◆ **Directions for this task**:
Exactly how many lines below mention "Tanzania"? Answer with that number alone.

── Records for the exercise ──

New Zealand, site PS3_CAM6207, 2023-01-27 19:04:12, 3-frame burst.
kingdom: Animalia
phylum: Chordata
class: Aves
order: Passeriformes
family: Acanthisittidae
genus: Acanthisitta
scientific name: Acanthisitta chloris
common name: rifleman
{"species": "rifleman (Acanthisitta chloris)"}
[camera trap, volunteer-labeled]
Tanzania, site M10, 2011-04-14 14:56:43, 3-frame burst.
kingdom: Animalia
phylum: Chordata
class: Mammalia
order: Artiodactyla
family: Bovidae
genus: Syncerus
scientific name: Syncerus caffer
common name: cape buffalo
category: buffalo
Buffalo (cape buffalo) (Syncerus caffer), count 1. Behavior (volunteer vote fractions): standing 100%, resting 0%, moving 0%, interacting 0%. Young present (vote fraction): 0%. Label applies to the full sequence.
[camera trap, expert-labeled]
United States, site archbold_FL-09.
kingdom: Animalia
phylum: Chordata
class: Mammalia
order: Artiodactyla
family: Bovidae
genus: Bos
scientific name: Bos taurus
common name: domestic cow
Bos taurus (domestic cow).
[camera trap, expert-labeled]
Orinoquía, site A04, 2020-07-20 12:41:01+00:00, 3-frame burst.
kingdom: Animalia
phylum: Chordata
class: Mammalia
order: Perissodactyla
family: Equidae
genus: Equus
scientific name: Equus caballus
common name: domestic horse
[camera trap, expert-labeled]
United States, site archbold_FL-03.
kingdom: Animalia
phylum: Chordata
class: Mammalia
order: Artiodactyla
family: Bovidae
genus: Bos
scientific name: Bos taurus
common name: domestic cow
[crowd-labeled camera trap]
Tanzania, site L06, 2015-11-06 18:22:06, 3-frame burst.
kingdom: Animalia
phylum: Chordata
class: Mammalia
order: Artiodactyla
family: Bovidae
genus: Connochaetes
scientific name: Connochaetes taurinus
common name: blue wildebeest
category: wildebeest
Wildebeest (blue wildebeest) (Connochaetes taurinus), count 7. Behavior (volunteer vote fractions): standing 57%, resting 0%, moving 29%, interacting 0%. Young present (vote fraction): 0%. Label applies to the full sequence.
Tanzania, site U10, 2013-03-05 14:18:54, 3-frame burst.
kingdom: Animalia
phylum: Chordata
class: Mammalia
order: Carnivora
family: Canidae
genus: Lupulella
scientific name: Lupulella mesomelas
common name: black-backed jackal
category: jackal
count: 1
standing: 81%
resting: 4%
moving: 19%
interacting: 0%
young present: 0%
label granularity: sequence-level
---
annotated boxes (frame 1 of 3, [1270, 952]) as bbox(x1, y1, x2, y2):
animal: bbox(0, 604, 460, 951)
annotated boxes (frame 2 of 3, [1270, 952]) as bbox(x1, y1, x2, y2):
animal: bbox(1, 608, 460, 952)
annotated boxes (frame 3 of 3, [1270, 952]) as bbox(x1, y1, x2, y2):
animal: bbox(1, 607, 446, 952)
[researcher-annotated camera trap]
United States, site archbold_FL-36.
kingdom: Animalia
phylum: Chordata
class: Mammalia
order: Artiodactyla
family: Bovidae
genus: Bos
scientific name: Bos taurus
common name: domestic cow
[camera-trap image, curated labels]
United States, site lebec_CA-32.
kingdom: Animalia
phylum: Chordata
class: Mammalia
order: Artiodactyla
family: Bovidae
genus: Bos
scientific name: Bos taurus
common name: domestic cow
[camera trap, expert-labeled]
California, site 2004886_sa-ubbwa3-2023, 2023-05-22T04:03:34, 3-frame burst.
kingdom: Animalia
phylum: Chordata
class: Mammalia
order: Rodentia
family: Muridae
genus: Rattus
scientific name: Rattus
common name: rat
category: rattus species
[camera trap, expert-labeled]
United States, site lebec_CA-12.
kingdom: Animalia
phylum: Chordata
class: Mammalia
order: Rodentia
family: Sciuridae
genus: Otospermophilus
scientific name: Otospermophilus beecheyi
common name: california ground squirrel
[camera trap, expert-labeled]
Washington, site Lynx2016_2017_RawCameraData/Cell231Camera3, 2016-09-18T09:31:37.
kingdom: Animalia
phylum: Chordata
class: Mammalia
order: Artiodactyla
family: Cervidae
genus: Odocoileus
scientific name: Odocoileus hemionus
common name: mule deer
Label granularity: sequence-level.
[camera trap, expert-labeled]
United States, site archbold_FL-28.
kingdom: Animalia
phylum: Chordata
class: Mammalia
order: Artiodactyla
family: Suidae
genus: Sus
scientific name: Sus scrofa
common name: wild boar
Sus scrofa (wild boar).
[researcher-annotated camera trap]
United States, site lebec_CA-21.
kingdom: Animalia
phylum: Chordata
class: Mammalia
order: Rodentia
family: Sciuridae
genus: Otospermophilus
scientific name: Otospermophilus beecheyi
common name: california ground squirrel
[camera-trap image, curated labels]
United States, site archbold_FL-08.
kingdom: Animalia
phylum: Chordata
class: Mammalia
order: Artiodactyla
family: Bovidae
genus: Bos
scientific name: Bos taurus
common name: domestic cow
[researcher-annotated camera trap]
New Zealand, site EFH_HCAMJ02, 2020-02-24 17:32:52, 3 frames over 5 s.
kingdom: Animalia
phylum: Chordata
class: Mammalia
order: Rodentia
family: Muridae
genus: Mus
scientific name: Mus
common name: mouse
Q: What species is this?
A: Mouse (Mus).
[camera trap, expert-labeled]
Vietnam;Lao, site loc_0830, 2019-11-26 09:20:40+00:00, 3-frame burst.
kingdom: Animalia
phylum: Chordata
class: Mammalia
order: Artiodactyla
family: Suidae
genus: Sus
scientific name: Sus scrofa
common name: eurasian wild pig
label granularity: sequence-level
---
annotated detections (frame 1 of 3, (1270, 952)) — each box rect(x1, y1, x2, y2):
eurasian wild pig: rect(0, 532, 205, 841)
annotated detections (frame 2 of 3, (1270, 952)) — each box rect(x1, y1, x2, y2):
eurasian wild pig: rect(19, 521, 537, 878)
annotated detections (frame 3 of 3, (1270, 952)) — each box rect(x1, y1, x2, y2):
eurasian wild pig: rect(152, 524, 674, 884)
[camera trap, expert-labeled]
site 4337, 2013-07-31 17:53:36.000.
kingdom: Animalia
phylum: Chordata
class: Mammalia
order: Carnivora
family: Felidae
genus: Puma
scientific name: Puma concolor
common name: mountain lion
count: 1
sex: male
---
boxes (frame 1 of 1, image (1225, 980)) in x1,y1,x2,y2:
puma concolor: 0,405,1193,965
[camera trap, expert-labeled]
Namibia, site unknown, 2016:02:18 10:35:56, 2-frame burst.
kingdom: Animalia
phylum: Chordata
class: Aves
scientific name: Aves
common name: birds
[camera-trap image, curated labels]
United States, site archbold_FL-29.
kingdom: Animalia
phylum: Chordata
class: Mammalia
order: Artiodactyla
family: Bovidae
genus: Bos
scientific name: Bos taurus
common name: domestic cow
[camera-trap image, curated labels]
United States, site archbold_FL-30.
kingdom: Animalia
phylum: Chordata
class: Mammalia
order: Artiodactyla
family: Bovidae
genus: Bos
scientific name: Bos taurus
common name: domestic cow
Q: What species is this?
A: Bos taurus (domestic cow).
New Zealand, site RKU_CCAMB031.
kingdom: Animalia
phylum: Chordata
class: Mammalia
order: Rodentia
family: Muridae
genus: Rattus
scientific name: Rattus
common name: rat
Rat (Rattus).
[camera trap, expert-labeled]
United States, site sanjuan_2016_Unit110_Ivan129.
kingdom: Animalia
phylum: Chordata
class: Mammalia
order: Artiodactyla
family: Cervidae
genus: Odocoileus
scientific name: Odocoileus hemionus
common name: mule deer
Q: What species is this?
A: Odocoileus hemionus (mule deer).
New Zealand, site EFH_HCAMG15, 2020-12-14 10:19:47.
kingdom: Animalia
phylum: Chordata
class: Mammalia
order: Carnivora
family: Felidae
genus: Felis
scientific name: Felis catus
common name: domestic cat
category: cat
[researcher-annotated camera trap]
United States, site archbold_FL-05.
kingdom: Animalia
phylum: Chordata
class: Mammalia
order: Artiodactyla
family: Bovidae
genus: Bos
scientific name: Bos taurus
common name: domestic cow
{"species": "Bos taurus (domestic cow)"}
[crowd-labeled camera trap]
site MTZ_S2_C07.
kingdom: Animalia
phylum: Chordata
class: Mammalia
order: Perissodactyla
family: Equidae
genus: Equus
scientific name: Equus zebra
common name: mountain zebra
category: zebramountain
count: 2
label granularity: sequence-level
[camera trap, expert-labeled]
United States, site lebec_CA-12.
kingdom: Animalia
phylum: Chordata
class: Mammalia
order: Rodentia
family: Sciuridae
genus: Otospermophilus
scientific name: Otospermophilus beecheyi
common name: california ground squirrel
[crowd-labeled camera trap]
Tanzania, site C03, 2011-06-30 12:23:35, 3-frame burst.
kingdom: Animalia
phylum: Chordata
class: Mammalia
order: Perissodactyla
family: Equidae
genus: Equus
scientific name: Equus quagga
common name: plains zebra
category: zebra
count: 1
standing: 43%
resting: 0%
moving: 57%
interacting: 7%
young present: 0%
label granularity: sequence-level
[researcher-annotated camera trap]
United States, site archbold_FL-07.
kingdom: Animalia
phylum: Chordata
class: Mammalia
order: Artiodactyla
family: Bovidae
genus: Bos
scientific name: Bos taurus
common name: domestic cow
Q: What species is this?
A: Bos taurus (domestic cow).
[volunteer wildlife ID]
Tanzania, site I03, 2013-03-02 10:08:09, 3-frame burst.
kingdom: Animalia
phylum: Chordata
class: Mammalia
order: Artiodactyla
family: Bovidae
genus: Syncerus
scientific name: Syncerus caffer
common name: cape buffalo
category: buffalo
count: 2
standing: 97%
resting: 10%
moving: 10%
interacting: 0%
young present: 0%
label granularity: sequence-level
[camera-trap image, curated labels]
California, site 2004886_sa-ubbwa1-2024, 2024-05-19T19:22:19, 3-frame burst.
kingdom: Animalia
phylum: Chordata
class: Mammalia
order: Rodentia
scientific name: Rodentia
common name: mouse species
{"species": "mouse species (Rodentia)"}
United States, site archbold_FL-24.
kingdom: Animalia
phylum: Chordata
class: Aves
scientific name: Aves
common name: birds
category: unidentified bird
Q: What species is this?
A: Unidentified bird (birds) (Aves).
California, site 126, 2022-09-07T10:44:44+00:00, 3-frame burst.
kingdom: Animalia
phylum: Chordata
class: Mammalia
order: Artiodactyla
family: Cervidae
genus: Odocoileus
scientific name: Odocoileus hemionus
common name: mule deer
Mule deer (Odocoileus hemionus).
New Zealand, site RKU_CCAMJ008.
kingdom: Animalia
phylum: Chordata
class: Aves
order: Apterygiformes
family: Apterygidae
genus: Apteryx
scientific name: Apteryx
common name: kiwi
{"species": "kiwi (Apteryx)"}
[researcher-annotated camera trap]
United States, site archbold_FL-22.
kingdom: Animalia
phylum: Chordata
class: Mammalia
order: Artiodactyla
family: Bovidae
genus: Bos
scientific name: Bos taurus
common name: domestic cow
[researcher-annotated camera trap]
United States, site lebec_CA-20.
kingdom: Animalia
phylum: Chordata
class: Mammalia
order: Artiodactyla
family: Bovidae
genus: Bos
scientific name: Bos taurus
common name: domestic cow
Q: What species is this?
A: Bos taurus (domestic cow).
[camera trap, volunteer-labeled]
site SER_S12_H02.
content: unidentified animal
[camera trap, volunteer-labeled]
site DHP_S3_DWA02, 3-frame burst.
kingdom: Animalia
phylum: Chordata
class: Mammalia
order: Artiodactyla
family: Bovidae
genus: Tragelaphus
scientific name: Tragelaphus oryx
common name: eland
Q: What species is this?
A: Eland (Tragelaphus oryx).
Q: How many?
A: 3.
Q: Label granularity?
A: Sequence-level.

───

◆ **Worked solution**:
5